“Phalangiste chrétien, Beyrouth”, photographie du reporter Olivier Rebbot, 1978
« C’est Beyrouth » : une exclamation que l’on pousse quand les choses sont trop bordéliques, flippantes, incontrôlables.
« C’est Beyrouth » : le mythe ferait presque oublier que des gens y vivent et qu’aujourd’hui, les sirènes en minijupe y côtoient les voiles noirs, sur des plages bondées de fric et de bling-bling boys, près des immeubles de béton défoncés, vestiges de la guerre civile.

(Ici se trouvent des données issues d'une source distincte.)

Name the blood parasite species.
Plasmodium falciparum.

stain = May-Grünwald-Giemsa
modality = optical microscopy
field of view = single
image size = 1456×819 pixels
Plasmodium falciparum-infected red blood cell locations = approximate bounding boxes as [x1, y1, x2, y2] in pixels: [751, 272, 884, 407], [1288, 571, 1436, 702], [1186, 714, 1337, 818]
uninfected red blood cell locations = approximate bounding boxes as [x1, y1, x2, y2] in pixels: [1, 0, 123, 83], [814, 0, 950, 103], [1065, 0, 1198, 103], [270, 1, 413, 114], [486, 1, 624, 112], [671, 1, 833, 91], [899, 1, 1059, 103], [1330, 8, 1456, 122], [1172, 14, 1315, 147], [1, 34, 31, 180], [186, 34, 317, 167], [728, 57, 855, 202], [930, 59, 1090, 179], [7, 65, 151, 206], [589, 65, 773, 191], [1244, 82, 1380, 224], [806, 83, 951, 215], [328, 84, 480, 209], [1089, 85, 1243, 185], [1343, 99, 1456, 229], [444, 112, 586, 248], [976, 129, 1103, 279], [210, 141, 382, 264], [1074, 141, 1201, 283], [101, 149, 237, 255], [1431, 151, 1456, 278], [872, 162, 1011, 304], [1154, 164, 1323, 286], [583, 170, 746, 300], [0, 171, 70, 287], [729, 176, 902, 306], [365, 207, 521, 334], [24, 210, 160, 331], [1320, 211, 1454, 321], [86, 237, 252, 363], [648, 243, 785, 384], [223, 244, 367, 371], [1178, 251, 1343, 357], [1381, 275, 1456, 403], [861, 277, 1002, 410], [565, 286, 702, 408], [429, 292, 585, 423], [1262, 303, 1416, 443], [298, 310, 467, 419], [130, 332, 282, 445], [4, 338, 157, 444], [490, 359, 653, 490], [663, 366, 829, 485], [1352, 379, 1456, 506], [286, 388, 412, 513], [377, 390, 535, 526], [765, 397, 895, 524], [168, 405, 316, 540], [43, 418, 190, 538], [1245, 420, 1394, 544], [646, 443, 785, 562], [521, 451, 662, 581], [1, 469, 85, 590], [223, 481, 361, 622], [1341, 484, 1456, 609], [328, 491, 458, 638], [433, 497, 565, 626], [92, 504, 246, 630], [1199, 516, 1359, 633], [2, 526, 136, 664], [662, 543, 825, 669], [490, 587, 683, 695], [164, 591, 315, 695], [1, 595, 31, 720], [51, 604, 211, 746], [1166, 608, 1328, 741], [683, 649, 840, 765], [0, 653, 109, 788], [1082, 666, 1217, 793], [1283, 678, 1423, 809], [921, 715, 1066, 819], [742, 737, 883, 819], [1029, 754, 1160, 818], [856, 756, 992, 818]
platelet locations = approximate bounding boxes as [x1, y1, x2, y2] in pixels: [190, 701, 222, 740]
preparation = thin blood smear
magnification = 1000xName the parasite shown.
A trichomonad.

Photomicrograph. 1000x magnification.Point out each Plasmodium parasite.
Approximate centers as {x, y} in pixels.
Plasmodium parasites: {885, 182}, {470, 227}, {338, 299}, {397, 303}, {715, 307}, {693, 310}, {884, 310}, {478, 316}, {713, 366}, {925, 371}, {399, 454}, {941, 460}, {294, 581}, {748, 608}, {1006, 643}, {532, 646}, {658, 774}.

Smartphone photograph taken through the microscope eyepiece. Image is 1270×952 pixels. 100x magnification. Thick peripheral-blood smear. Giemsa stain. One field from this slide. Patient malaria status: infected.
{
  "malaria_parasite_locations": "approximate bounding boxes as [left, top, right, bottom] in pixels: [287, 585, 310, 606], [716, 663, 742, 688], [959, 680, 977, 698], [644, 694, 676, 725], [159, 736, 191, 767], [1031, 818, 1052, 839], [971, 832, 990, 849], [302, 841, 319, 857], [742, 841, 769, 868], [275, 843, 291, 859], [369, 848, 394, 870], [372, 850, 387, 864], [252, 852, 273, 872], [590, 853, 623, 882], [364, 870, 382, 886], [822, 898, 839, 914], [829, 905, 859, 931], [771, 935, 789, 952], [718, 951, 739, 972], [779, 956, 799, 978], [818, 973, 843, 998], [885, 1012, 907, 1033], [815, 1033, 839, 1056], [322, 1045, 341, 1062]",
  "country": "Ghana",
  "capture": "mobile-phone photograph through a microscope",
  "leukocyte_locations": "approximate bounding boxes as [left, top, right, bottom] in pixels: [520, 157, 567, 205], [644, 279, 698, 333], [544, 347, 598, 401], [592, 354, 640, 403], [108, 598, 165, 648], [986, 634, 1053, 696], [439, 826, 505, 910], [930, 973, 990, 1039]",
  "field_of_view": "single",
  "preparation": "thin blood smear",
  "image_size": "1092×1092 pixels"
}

Oui, c’est Beyrouth : le Beyrouth de Bassam, jeune Libanais qui vit sa jeunesse à deux cent à l’heure au milieu des bombes, des morts, des machines à sous, des filles aguicheuses mais tenues en laisse par la famille et les cancans. Au début des années 80, être jeune c’est être rock n’roll, même en pleine guerre civile.
Quand les éditions Denoël m’ont envoyé ce bouquin, j’en ai lu la quatrième de couverture avec attention et j’ai découvert que le roman de Rawi Hage avait tout pour me plaire. Cela tombe bien : il m’a carrément emportée. Le roman de cet auteur libanais exilé au Canada, De Niro’s Game , est un jeu de roulette russe amical entre le héros et son copain de toujours, Georges, surnommé De Niro. Deux ados qui jouent à la guerre gentiment, de loin. Jusqu’à ce que la réalité, l’Histoire et la politique les rattrape : rien ne va plus, les jeux sont faits, Bassam et Georges sont des hommes. Obligés de porter un flingue, de sniffer et vendre de la coke, de tuer, parfois - même souvent - pour survivre sur ce champ de bataille au cœur du Moyen-Orient.
L’écriture de Rawi Hage est d’une intense précision. La bonne dose de lyrisme, le mélange parfait de nervosité et de sincérité, le recul nécessaire pour s’attacher aux personnages sans niaiserie. Hage bannit tout sentimentalisme et ne provoque jamais son lecteur. Témoin bienveillant des dilemmes cruciaux de son personnage principal, s’il raconte l’horreur, il la raconte sans sadisme. Et voilà que nous regardons avec angoisse notre petit héros tomber au cœur de la tornade de meurtres, de vols et de trafics à laquelle on aurait voulu qu’il échappe. L’auteur porte avec passion son héros adolescent, avec une sincérité parfois tendrement ironique : car c’est aussi une histoire sur la jeunesse, sur la difficulté et la nécessité de devenir adulte.
La structure du roman mêle avec bonheur le présent à la mémoire (mémoire des parents victimes des bombardements, mémoire des amours passées, mémoire des amitiés détruites par la guerre). Premier roman de Rawi Hage, quarante-quatre ans, De Niro’s Game se prêterait donc avec bonheur à la fiction cinématographique, dont il contient tous les ingrédients indispensables.
C’est tout con, mais c’est vrai : Rawi Hage est un très grand talent. Et bravo à Sophie Voillot : je déteste les VF, d’habitude, mais sa traduction est si belle qu’on ne saurait douter de sa précision.